-
Notifications
You must be signed in to change notification settings - Fork 79
Description
Sas7bcat labels with special characters are not correctly translated into UTF-8.
As an example coming from this R-Haven issue, when reading the file "formats.sas7bcat" coming from here, I get labels like "modalit\xe9 \xe01", which are not valid UTF8 but are valid windows-1252 or latin1. The thing is that readstat correctly sets the file.encoding to windows-1252, so that string should be already valid UTF-8 when my function readstat_value_label_handler gets it. This happens in pyreadstat, in R-Haven and debugging readstat with gdb. An user found a similar issue in pyreadstat for another file of his.
Looking at readstat_sas7bcat_read.c, in the function sas7bcat_parse_value_labels, it seems to me that the variable label never gets converted. I inserted the following after line 91 and cures the problem:
const char *label = &lbp2[10]; // this is line 91
//added! 20181011
char *label2[label_len];
retval = readstat_convert(label2, sizeof(label2),
label, label_len, ctx->converter);
if (retval != READSTAT_OK)
goto cleanup;
As my understanding of readstat and iconv is still low (hope to improve it!) I am not sure if this is the proper solution, and therefore I did not dare to send a PR, but I can do after your suggestions.

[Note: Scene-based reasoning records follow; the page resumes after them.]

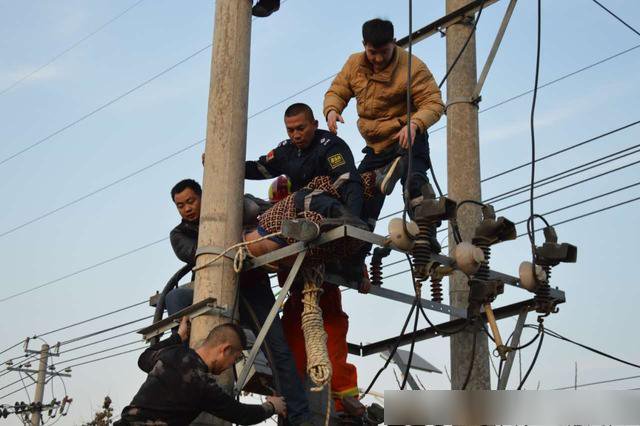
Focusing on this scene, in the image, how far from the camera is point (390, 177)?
7551 mm

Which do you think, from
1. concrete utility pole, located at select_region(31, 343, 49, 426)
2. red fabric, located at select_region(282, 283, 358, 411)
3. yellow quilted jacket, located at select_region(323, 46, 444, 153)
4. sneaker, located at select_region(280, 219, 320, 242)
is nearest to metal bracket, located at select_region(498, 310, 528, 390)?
red fabric, located at select_region(282, 283, 358, 411)

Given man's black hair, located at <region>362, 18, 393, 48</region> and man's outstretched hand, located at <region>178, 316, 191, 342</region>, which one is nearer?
man's outstretched hand, located at <region>178, 316, 191, 342</region>

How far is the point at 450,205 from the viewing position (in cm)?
660

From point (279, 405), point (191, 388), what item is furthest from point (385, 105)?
point (191, 388)

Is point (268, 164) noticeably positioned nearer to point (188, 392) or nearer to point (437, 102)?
point (437, 102)

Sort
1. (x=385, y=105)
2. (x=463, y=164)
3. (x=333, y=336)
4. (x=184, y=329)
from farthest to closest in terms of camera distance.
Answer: (x=463, y=164)
(x=385, y=105)
(x=333, y=336)
(x=184, y=329)

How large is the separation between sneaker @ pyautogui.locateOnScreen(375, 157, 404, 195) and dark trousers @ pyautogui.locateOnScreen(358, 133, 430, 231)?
4 cm

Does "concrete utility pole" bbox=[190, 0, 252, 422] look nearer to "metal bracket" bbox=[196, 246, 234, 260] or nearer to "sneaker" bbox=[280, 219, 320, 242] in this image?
"metal bracket" bbox=[196, 246, 234, 260]

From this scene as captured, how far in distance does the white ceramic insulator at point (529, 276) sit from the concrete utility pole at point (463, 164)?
0.82 m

Another smaller, but still confusing thing is that if I set the encoding manually with readstat_set_file_character_encoding, to let's say something like LATIN1, and later I want to recover the file encoding with readstat_get_file_encoding, I still get WINDOWS-1252. The reason for this I think is because in readstat_sas7bcat_read.c line 371:
.file_encoding = hinfo->encoding
should be:
.file_encoding = ctx->input_encoding
as it is in readstat_sas7bdat_read.c line 594, to reflect that the user set the encoding manually.